Count the lines in the listing below that contain the string "distance", treating uppercase and lowercase as different. Reply with the number alone.

-- RECORDS TO USE start --

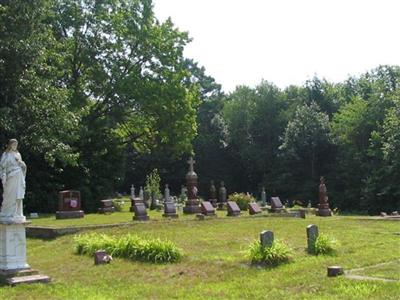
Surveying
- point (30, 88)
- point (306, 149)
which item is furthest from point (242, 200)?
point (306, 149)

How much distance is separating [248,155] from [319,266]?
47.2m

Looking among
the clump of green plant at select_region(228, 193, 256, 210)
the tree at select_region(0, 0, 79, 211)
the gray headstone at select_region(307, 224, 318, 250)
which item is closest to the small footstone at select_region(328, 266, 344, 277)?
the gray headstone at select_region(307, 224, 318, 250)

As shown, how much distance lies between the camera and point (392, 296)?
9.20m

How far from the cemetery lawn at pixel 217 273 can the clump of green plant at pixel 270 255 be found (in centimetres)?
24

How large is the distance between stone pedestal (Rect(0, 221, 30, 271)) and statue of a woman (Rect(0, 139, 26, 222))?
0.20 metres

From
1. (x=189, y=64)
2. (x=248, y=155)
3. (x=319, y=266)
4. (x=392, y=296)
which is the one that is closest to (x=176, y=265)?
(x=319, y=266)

-- RECORDS TO USE end --
-- RECORDS TO USE start --

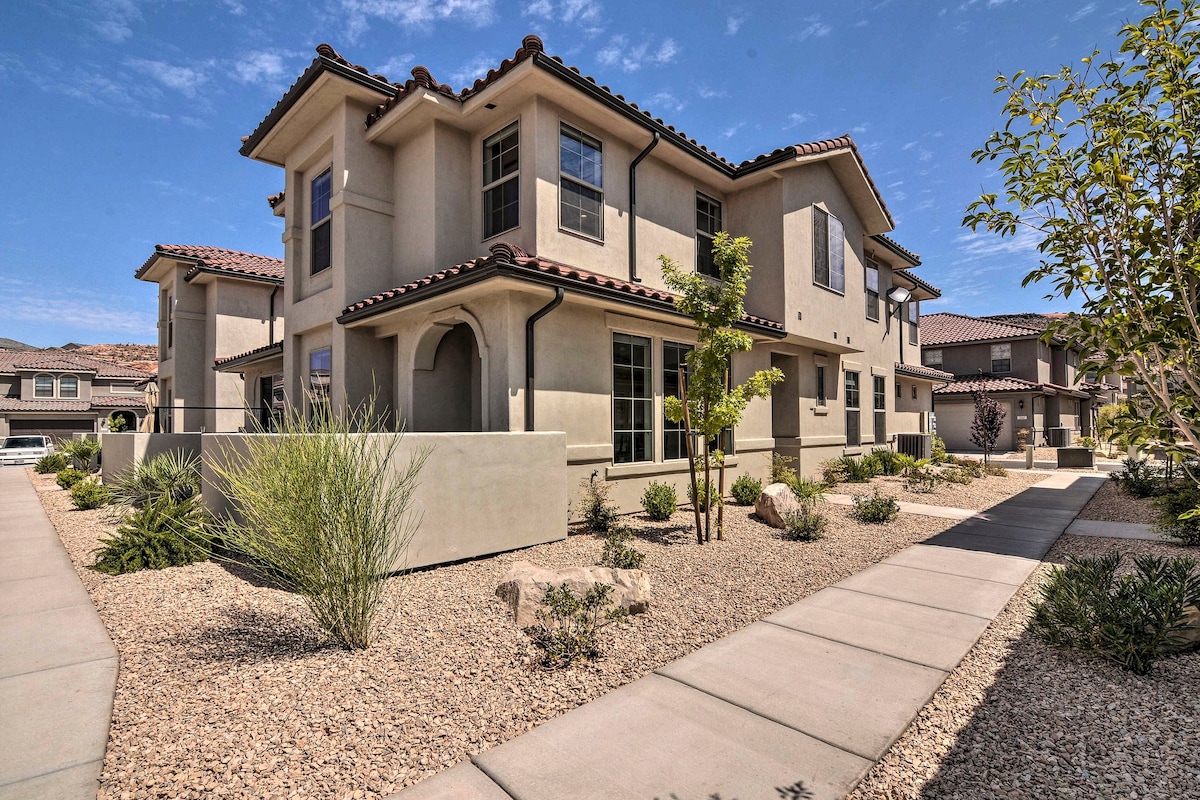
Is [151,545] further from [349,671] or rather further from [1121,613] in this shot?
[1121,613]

-- RECORDS TO USE end --

SOLUTION TO THIS TASK
3